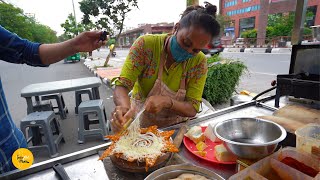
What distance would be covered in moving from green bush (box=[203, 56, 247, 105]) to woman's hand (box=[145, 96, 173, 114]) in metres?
3.14

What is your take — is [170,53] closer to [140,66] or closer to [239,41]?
[140,66]

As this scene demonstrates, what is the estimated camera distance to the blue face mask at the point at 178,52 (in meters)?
1.75

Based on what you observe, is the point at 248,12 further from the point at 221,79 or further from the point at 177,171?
the point at 177,171

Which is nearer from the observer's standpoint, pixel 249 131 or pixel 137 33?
pixel 249 131

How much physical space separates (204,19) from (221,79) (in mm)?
3441

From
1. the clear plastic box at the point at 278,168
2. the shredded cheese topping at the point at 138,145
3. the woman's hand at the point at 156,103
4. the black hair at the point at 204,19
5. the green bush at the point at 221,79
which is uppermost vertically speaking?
the black hair at the point at 204,19

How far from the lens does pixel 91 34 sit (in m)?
1.48

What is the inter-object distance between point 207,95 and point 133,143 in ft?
12.9

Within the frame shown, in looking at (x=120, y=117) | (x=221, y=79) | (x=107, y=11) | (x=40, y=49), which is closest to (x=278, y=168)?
(x=120, y=117)

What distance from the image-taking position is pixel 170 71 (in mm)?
1952

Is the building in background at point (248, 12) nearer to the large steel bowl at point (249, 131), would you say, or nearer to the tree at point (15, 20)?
the tree at point (15, 20)

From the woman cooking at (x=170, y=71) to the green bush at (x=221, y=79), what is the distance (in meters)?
2.84

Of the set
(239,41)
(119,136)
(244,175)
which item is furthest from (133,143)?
(239,41)

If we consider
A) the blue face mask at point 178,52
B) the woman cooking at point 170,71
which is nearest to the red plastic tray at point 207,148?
the woman cooking at point 170,71
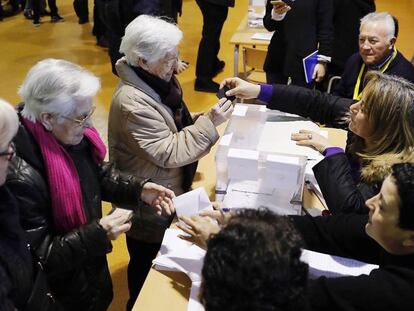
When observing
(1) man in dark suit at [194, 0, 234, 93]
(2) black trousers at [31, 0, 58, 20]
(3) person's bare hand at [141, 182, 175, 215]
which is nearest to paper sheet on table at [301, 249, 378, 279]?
(3) person's bare hand at [141, 182, 175, 215]

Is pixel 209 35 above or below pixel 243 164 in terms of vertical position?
below

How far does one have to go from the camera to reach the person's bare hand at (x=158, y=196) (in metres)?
2.02

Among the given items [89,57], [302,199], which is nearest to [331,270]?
[302,199]

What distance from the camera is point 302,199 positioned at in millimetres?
2137

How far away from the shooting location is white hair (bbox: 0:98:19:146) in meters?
1.37

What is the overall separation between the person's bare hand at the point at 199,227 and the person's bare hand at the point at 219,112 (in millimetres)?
678

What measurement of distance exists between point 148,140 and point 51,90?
22.1 inches

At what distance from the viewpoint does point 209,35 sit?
4.96 m

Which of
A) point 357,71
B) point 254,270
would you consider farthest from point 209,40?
point 254,270

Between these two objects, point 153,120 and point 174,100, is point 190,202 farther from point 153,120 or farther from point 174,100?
point 174,100

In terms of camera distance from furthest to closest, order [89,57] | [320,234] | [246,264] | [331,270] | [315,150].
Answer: [89,57] < [315,150] < [320,234] < [331,270] < [246,264]

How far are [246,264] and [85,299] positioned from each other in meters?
1.13

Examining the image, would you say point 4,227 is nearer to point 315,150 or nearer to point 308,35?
point 315,150

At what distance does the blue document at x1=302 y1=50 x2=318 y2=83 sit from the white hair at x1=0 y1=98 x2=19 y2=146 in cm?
271
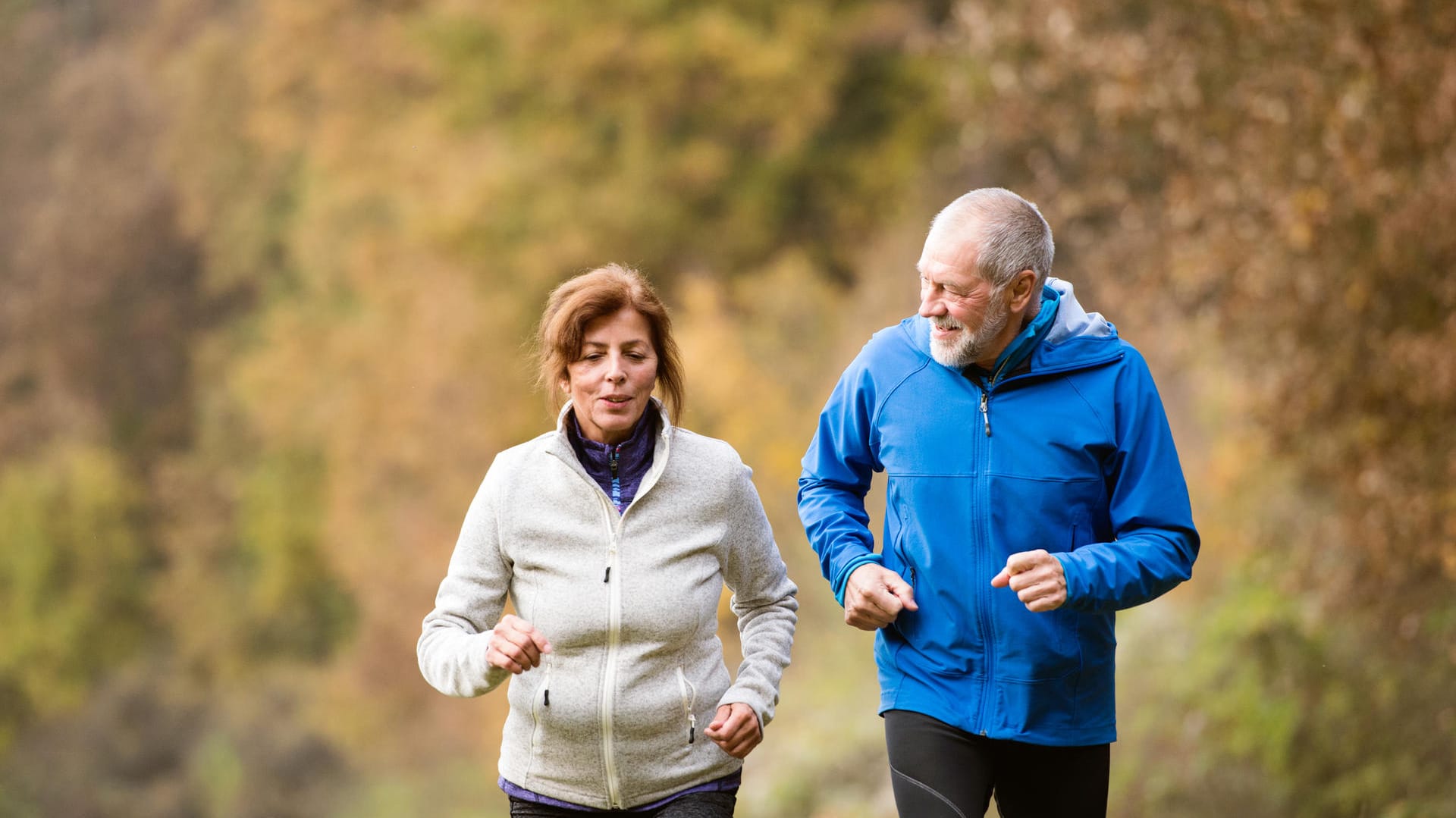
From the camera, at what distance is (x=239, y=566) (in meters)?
29.7

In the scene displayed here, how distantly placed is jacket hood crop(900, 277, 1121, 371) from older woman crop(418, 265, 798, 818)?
0.59 m

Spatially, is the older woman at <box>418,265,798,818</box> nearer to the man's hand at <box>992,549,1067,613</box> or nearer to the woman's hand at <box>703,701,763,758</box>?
the woman's hand at <box>703,701,763,758</box>

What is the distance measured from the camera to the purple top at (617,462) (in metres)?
Answer: 3.48

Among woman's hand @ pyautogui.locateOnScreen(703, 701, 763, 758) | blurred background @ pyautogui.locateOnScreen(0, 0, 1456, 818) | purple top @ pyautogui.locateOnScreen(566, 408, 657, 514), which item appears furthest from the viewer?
blurred background @ pyautogui.locateOnScreen(0, 0, 1456, 818)

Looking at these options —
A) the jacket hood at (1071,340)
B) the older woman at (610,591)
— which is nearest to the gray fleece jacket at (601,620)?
the older woman at (610,591)

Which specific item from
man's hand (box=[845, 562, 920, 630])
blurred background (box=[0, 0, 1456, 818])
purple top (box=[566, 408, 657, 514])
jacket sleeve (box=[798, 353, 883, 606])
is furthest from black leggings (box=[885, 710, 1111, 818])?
blurred background (box=[0, 0, 1456, 818])

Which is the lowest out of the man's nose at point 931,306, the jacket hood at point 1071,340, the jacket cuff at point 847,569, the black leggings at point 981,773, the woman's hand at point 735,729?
the black leggings at point 981,773

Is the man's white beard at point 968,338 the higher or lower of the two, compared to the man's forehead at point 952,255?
lower

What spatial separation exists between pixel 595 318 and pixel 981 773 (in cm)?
124

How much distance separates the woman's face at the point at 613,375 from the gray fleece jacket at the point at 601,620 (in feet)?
0.29

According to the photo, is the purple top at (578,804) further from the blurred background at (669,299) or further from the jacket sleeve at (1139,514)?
the blurred background at (669,299)

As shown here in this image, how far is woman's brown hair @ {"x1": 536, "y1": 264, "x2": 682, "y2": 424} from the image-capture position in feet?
11.3

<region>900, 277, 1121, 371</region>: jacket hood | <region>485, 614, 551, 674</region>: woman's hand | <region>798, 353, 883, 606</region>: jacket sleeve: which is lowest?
<region>485, 614, 551, 674</region>: woman's hand

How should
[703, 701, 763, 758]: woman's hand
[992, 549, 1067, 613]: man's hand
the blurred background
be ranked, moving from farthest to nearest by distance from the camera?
the blurred background
[703, 701, 763, 758]: woman's hand
[992, 549, 1067, 613]: man's hand
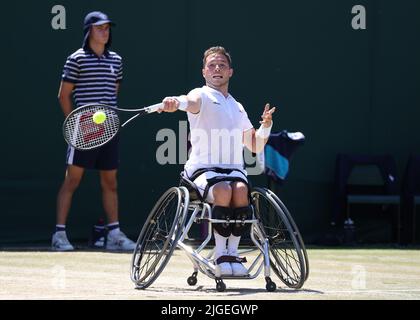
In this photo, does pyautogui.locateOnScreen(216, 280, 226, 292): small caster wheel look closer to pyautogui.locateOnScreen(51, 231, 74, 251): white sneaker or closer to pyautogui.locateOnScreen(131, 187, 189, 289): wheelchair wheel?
pyautogui.locateOnScreen(131, 187, 189, 289): wheelchair wheel

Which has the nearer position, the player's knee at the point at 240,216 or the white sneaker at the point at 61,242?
the player's knee at the point at 240,216

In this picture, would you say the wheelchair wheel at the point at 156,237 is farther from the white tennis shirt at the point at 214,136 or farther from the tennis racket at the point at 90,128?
the tennis racket at the point at 90,128

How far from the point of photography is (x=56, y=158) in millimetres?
10656

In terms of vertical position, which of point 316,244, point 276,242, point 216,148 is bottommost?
point 316,244


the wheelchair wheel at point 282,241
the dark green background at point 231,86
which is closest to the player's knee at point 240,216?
the wheelchair wheel at point 282,241

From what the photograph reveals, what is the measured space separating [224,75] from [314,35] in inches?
166

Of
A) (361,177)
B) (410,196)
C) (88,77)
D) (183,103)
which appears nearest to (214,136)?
(183,103)

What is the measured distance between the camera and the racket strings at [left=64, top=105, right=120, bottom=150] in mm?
7137

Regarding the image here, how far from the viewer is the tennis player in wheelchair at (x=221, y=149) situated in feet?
22.3

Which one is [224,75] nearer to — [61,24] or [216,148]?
[216,148]

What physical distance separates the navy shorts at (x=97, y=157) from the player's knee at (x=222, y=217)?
3.09 meters

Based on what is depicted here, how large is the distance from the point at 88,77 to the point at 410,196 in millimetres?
3285

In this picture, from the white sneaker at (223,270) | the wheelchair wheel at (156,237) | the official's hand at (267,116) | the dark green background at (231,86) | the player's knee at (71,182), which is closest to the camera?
the wheelchair wheel at (156,237)
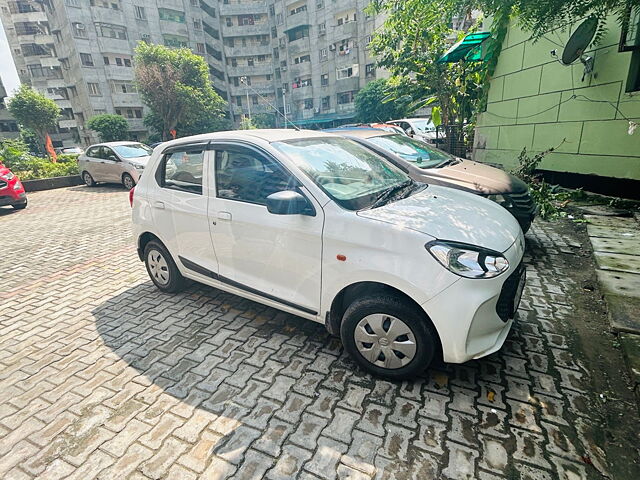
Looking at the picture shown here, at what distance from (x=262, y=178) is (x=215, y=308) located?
166 cm

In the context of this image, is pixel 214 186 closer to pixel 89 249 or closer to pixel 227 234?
pixel 227 234

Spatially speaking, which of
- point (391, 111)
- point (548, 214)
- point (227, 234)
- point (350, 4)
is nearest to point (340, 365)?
point (227, 234)

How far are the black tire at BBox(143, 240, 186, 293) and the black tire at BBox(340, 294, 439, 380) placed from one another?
2310mm

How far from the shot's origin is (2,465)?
206 cm

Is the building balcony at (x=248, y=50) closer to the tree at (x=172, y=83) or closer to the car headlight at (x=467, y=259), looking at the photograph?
the tree at (x=172, y=83)

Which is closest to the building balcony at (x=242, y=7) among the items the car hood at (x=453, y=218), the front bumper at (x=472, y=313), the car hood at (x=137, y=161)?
the car hood at (x=137, y=161)

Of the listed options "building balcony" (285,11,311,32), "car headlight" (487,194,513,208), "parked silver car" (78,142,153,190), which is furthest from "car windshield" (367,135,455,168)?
"building balcony" (285,11,311,32)

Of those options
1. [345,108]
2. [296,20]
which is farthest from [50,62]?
[345,108]

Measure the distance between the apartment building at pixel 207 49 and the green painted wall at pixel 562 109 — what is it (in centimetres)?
3043

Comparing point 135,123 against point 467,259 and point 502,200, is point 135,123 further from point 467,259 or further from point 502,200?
point 467,259

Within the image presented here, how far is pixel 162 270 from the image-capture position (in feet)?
13.3

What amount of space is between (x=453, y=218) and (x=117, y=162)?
12585mm

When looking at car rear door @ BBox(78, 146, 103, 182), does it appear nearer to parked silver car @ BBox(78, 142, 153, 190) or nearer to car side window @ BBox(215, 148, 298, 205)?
parked silver car @ BBox(78, 142, 153, 190)

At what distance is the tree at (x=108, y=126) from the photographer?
91.3 feet
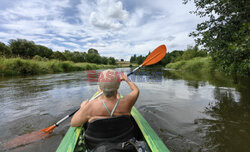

■ ■ ■ ■

[Directions] Print the lines from the one containing "Of those options" through the last line, word for word, and leave out the pictures.

[Result for this task]
Of those options
1. [345,108]
2. [296,20]
which is farthest from [50,62]?
[345,108]

Measure the distance between the apartment building at pixel 207 49 and the green painted wall at pixel 562 109 — what is it (in centimetres)?
3043

Comparing point 135,123 against point 467,259 and point 502,200, is point 135,123 further from point 467,259 or further from point 502,200?
point 467,259

Within the image presented here, how far is pixel 162 270 from the image-capture position (in feet)?
13.3

What amount of space is between (x=453, y=218) and (x=117, y=162)?
12585mm

When looking at car rear door @ BBox(78, 146, 103, 182), does it appear nearer to parked silver car @ BBox(78, 142, 153, 190) or nearer to car side window @ BBox(215, 148, 298, 205)?
parked silver car @ BBox(78, 142, 153, 190)

At what distance is the tree at (x=108, y=126) from the photographer?
91.3 feet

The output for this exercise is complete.